**Arbeitsauftrag:** Schreibe aus dem Text über Instagram den Abschnitt wortgetreu ab, der mit den Worten „Instagram ist eigentlich“ beginnt und mit „Milliarde US-Dollar zu.“ endet.

**Vorgegebener Text:**
Freizügige Fotos und Videos von Kindern tauchen vermehrt auf der Plattform Instagram auf - oft haben sie die Eltern selbst ins Netz gestellt.

(Foto: picture alliance/dpa/dpa-Zentralbild)

Instagram ist eigentlich eine ungefährliche Foto-Plattform. Doch der Algorithmus liefert einen toxischen Mix und spielt offenbar sexualisierte Inhalte von Kindern aus - die gar nicht auf der Plattform unterwegs sein dürften.

Im Frühjahr 2010 basteln die beiden Stanford-Absolventen Kevin Systrom und Mike Krieger in San Francisco an einem Fotodienst. Wenige Monate später erscheint die App Instagram. Der Andrang ist riesig, innerhalb weniger Stunden laden Tausende Menschen sie herunter. Die Computersysteme stürzen immer wieder ab. 2012 schlägt Facebook für eine Milliarde US-Dollar zu.

**Angezeigte Daten:**

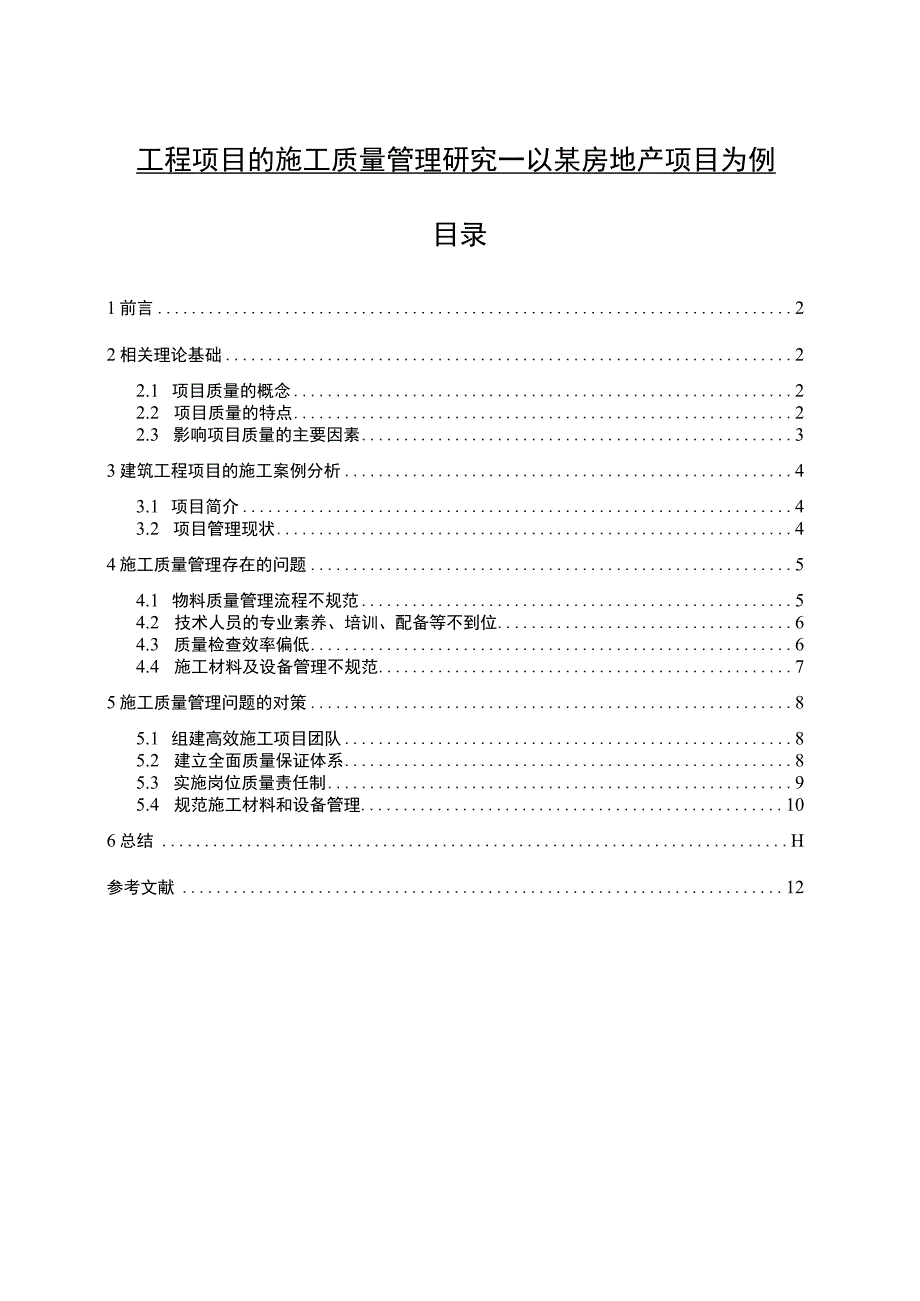 《工程项目的施工质量管理问题研究》10000字.docx_第1页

**Lösung:**
Instagram ist eigentlich eine ungefährliche Foto-Plattform. Doch der Algorithmus liefert einen toxischen Mix und spielt offenbar sexualisierte Inhalte von Kindern aus - die gar nicht auf der Plattform unterwegs sein dürften.

Im Frühjahr 2010 basteln die beiden Stanford-Absolventen Kevin Systrom und Mike Krieger in San Francisco an einem Fotodienst. Wenige Monate später erscheint die App Instagram. Der Andrang ist riesig, innerhalb weniger Stunden laden Tausende Menschen sie herunter. Die Computersysteme stürzen immer wieder ab. 2012 schlägt Facebook für eine Milliarde US-Dollar zu.